> What to produce
Can you write out all of the material below, word for word?

·····

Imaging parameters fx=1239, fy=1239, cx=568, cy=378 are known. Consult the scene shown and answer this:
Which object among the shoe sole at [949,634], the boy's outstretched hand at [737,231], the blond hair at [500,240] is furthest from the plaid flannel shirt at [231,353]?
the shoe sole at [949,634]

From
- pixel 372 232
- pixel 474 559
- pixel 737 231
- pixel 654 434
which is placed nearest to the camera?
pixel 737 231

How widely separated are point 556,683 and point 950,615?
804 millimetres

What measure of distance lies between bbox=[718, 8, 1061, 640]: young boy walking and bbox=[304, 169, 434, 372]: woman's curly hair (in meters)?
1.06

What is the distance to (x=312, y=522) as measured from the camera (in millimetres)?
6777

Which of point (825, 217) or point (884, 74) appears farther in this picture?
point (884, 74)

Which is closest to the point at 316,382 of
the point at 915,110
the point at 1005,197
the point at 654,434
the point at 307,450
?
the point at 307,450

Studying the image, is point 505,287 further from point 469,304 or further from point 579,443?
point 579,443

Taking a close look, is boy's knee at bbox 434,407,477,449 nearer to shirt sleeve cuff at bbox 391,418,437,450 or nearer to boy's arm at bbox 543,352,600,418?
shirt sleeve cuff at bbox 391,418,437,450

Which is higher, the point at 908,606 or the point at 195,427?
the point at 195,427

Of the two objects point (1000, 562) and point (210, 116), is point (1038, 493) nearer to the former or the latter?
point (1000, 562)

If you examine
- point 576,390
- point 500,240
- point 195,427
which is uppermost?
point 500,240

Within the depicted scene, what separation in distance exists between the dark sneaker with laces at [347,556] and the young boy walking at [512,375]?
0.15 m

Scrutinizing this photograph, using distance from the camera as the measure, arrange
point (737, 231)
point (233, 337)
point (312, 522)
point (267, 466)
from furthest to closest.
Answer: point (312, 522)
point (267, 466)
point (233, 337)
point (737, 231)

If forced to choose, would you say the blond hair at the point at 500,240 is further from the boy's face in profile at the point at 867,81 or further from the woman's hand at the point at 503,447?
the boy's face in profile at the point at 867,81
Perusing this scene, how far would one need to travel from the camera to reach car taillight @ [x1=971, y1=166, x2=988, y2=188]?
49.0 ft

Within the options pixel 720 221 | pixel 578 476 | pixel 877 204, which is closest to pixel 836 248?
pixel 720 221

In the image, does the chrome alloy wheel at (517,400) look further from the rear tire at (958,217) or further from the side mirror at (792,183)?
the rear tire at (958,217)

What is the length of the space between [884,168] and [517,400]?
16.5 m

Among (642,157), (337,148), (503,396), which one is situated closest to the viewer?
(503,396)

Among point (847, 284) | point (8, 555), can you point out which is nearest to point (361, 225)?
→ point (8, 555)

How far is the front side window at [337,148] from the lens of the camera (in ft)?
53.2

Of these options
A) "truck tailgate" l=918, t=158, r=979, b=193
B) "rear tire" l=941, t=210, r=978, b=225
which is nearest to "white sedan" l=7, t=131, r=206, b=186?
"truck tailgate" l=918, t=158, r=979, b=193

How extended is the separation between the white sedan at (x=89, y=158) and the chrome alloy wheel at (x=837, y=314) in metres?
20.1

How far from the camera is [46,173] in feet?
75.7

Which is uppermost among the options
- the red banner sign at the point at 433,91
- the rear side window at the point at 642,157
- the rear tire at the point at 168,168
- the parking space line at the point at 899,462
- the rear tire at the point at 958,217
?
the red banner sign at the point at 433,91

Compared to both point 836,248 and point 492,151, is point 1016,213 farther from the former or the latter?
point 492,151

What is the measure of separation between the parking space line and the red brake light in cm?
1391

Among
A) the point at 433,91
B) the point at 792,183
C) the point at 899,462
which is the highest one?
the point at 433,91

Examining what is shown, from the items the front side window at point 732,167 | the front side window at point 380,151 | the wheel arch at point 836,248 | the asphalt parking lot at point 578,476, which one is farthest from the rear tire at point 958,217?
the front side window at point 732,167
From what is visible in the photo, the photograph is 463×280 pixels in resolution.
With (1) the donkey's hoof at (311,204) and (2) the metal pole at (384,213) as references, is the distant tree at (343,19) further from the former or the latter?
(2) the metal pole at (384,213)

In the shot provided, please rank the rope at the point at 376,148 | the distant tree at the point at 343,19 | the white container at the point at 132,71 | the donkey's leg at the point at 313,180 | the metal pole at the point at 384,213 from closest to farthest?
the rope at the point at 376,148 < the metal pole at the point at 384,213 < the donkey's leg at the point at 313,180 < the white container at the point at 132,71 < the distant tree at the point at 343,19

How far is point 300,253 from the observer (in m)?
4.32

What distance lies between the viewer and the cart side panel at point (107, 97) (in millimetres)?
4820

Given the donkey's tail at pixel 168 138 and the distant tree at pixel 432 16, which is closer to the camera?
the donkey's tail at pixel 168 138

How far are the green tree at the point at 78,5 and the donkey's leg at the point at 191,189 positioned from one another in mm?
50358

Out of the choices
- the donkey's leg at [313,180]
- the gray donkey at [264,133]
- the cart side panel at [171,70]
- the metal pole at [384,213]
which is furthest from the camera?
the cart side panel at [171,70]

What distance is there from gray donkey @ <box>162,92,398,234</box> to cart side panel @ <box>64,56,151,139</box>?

·····

> Reply to the exercise
Imaging parameters fx=1239, fy=1239, cx=568, cy=378 are known. Consult the scene shown and answer this:
Which object among the shoe sole at [949,634], the boy's outstretched hand at [737,231], the blond hair at [500,240] is furthest from the plaid flannel shirt at [231,353]?
the shoe sole at [949,634]

From
- pixel 372 232
- pixel 474 559
- pixel 737 231
- pixel 654 434
which is placed nearest to the camera?
pixel 737 231

How widely separated are point 556,683 and point 950,615?
804 millimetres

What measure of distance lies between bbox=[718, 8, 1061, 640]: young boy walking and bbox=[304, 169, 434, 372]: woman's curly hair (in meters)?
1.06

What is the distance to (x=312, y=522) as measured from the camera (in millimetres)?
6777

Which of point (825, 217) or point (884, 74) appears farther in this picture?
point (884, 74)

Which is closest to the point at 316,382 of
the point at 915,110
the point at 1005,197
the point at 654,434
the point at 307,450
?
the point at 307,450

Studying the image, is point 505,287 further from point 469,304 or further from point 579,443?
point 579,443

Taking a close look, is boy's knee at bbox 434,407,477,449 nearer to shirt sleeve cuff at bbox 391,418,437,450 or nearer to boy's arm at bbox 543,352,600,418?
shirt sleeve cuff at bbox 391,418,437,450

Which is higher, the point at 908,606 or the point at 195,427?
the point at 195,427

Of the two objects point (1000, 562) and point (210, 116), is point (1038, 493) nearer to the former or the latter?
point (1000, 562)

If you examine
- point 576,390
- point 500,240
- point 195,427
which is uppermost?
point 500,240

Within the depicted scene, what separation in distance exists between the dark sneaker with laces at [347,556] and the young boy walking at [512,375]?
0.15 m

Scrutinizing this photograph, using distance from the camera as the measure, arrange
point (737, 231)
point (233, 337)
point (312, 522)
point (267, 466)
from furthest to closest.
Answer: point (312, 522)
point (267, 466)
point (233, 337)
point (737, 231)

If forced to choose, would you say the blond hair at the point at 500,240 is further from the boy's face in profile at the point at 867,81 or further from the woman's hand at the point at 503,447?
the boy's face in profile at the point at 867,81
Perusing this scene, how far would one need to travel from the camera to reach car taillight @ [x1=971, y1=166, x2=988, y2=188]?
49.0 ft

Within the options pixel 720 221 | pixel 578 476 | pixel 877 204, which is closest to pixel 836 248?
pixel 720 221

In the image, does the chrome alloy wheel at (517,400) look further from the rear tire at (958,217) or further from the side mirror at (792,183)?
the rear tire at (958,217)

What is the length of the space between [884,168] and [517,400]?
16.5 m

Among (642,157), (337,148), (503,396), which one is situated closest to the viewer?
(503,396)

Among point (847, 284) | point (8, 555), can you point out which is nearest to point (361, 225)?
→ point (8, 555)

How far is the front side window at [337,148] from the lens of the camera (in ft)?
53.2

Of these options
A) "truck tailgate" l=918, t=158, r=979, b=193
B) "rear tire" l=941, t=210, r=978, b=225
which is nearest to "white sedan" l=7, t=131, r=206, b=186?
"truck tailgate" l=918, t=158, r=979, b=193

How extended is the separation between the white sedan at (x=89, y=158) and the chrome alloy wheel at (x=837, y=314) in metres?
20.1

How far from the camera is [46,173] in feet?
75.7

Which is uppermost among the options
- the red banner sign at the point at 433,91
- the rear side window at the point at 642,157
- the rear tire at the point at 168,168
- the parking space line at the point at 899,462
- the rear tire at the point at 958,217
?
the red banner sign at the point at 433,91

Compared to both point 836,248 and point 492,151, is point 1016,213 farther from the former or the latter?
point 492,151

What is the measure of separation between the parking space line and the red brake light in cm?
1391

Among
A) the point at 433,91
B) the point at 792,183
C) the point at 899,462
which is the highest one?
the point at 433,91

Examining what is shown, from the items the front side window at point 732,167 | the front side window at point 380,151 | the wheel arch at point 836,248 | the asphalt parking lot at point 578,476, which one is farthest from the rear tire at point 958,217?
the front side window at point 732,167
From what is visible in the photo, the photograph is 463×280 pixels in resolution.
With (1) the donkey's hoof at (311,204) and (2) the metal pole at (384,213) as references, is the distant tree at (343,19) further from the former or the latter?
(2) the metal pole at (384,213)

In the shot provided, please rank the rope at the point at 376,148 | the distant tree at the point at 343,19 | the white container at the point at 132,71 | the donkey's leg at the point at 313,180 | the metal pole at the point at 384,213 from closest to farthest?
the rope at the point at 376,148 < the metal pole at the point at 384,213 < the donkey's leg at the point at 313,180 < the white container at the point at 132,71 < the distant tree at the point at 343,19

How far is point 300,253 from the observer (in m)?
4.32

What distance lies between the viewer and the cart side panel at point (107, 97) (in millimetres)?
4820

Given the donkey's tail at pixel 168 138 and the distant tree at pixel 432 16, which is closer to the camera?
the donkey's tail at pixel 168 138

How far are the green tree at the point at 78,5 and the donkey's leg at the point at 191,189 positioned from one another in mm?
50358

Out of the choices
- the donkey's leg at [313,180]
- the gray donkey at [264,133]
- the cart side panel at [171,70]
- the metal pole at [384,213]
which is furthest from the camera?
the cart side panel at [171,70]

What distance is there from gray donkey @ <box>162,92,398,234</box> to cart side panel @ <box>64,56,151,139</box>?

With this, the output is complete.